LOS ANGELES — Luz Puebla began the long drive north, her three younger children piled into their old minivan.
Ahead, her husband and oldest son led the way in a U-Haul, 10 years of their lives packed inside.
On the Golden State Freeway, Puebla glanced at the downtown Los Angeles skyline.
“Look,” she said. “It might be the last time you see the city in some time.” There was no response from her kids, who had nodded off to sleep.

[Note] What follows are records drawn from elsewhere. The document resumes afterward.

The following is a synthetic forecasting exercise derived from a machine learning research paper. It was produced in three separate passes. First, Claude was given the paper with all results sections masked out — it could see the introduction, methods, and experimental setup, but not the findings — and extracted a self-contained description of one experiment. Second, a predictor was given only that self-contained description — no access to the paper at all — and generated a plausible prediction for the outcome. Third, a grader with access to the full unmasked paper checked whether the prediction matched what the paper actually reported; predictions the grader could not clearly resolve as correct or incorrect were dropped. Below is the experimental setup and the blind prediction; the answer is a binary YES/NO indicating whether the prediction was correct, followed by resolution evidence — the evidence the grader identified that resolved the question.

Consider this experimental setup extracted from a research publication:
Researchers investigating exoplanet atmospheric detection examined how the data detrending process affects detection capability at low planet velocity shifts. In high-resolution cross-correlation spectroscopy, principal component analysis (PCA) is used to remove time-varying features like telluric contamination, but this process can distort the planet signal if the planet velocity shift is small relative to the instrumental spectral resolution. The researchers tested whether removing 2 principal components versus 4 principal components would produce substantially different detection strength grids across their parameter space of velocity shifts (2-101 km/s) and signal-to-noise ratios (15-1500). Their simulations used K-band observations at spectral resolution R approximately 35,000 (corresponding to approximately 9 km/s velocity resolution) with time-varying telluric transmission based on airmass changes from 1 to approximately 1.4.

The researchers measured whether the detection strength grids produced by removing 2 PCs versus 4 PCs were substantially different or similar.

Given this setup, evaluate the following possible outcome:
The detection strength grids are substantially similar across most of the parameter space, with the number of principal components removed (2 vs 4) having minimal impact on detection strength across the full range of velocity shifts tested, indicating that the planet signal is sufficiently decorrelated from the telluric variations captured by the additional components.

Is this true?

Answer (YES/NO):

They drove through the Tejon Pass, through miles of valleys, then orchards sprinkled with fruit trees and “Recall Newsom” signs.
Like so many immigrants before her, Puebla had come to Los Angeles with little more than a change of clothes and a vision of a grand, wealthy place where her dreams could come true.
But in recent years, it seemed as though she and her husband, Eliazar Cabrera, couldn’t get ahead.
The rent on their South Gate apartment was set to increase. In the COVID-19 pandemic, Cabrera’s hours as a maintenance man were cut.
Not only were they failing to save money, but they also were sinking further into debt.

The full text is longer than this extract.